Max licences you can have:
RT2600ac: 20
RT1900ac, MR 2200ac: 10
How do you set it up – technical version for workplace network?
- Profile name: customizable name of this profile.
- Pre-shared key: Specify the pre-shared key on both sites to enhance the security. Connections will be successful only when the identical pre-shared key has been specified on both sites.
- Enable this connection: Tick this checkbox to start the connection right after setup. This function will take effect only when enabled on both sites.
- Local Site:
- Outbound IP: Specify one of the network interfaces on your Synology Router to set up Site-to-Site VPN service.
- Local ID: Specify the Local ID, which can be either a public IP address or FQDN.
- Private subnet: Specify the local network under the private subnet.
Note: The options in the drop-down list have been defined in Object. Address pool objects in IP range type is not supported by Site-to-Site VPN configuration. You will only see the objects in Subnet type in the drop-down list.
- Remote Site:
- IP address/FQDN: Fill in your remote site’s public IP address or FQDN which ensures external access.
- Remote ID: Specify the Remote ID, which can be either a public IP address or FQDN.
- Private subnet: local network under the private subnet of the remote site.
- Dead Peer Detection:
- Enable: Tick the checkbox to enable Dead Peer Detection (DPD).

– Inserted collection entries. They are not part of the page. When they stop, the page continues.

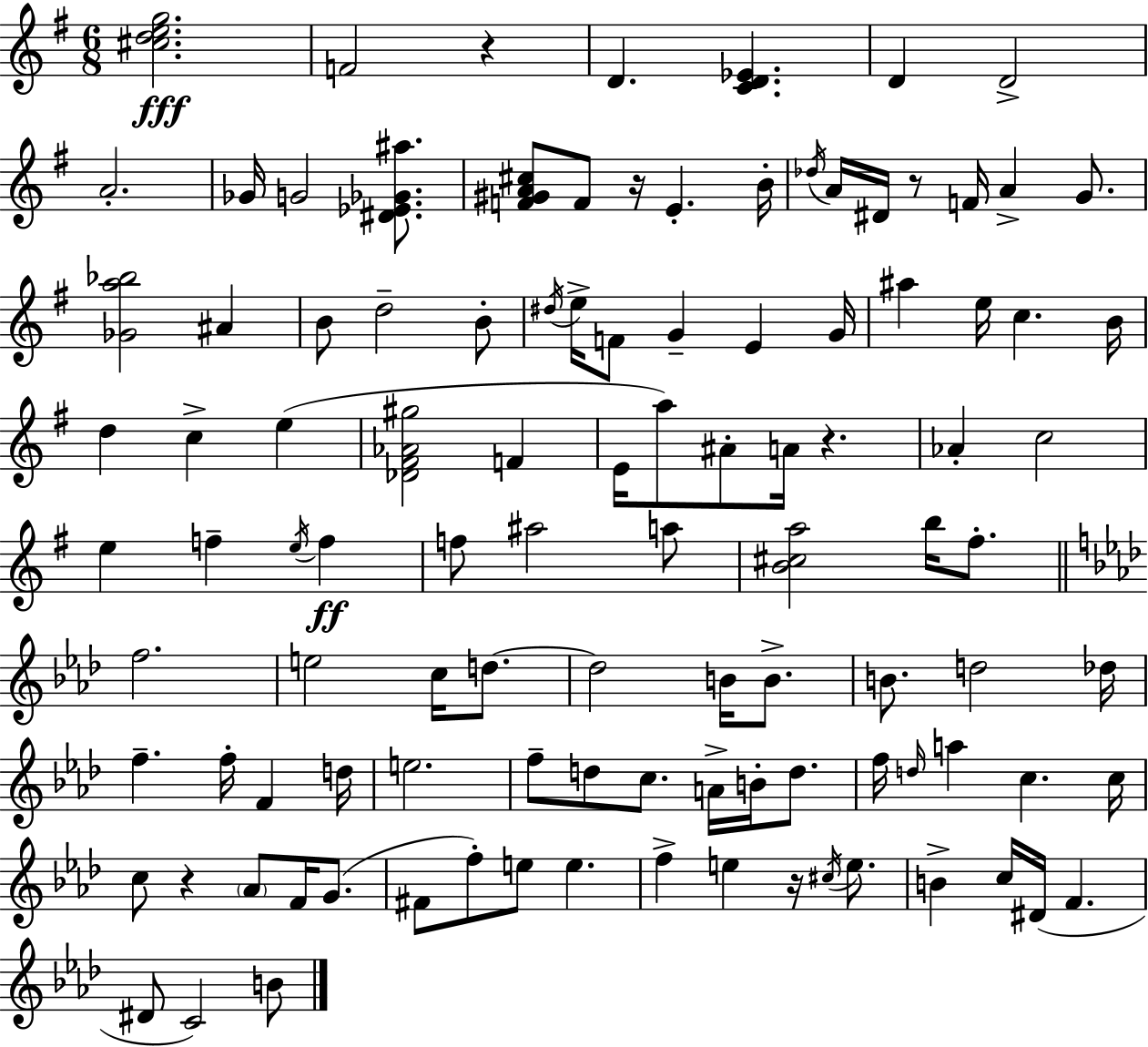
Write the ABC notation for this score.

X:1
T:Untitled
M:6/8
L:1/4
K:Em
[^cdeg]2 F2 z D [CD_E] D D2 A2 _G/4 G2 [^D_E_G^a]/2 [F^GA^c]/2 F/2 z/4 E B/4 _d/4 A/4 ^D/4 z/2 F/4 A G/2 [_Ga_b]2 ^A B/2 d2 B/2 ^d/4 e/4 F/2 G E G/4 ^a e/4 c B/4 d c e [_D^F_A^g]2 F E/4 a/2 ^A/2 A/4 z _A c2 e f e/4 f f/2 ^a2 a/2 [B^ca]2 b/4 ^f/2 f2 e2 c/4 d/2 d2 B/4 B/2 B/2 d2 _d/4 f f/4 F d/4 e2 f/2 d/2 c/2 A/4 B/4 d/2 f/4 d/4 a c c/4 c/2 z _A/2 F/4 G/2 ^F/2 f/2 e/2 e f e z/4 ^c/4 e/2 B c/4 ^D/4 F ^D/2 C2 B/2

- DPD Delay: Specify the time interval between DPD packets.
- DPD Timeout: Specify a time threshold for the system to recognize the loss of connection to the remote site when not having received any DPD packets for longer than such time threshold.
- Enable: Tick the checkbox to enable Dead Peer Detection (DPD).
Note:
- The private subnets of local and remote sites cannot overlap.
- You may read the RFC 3706 document for more technical information on Dead Peer Detection.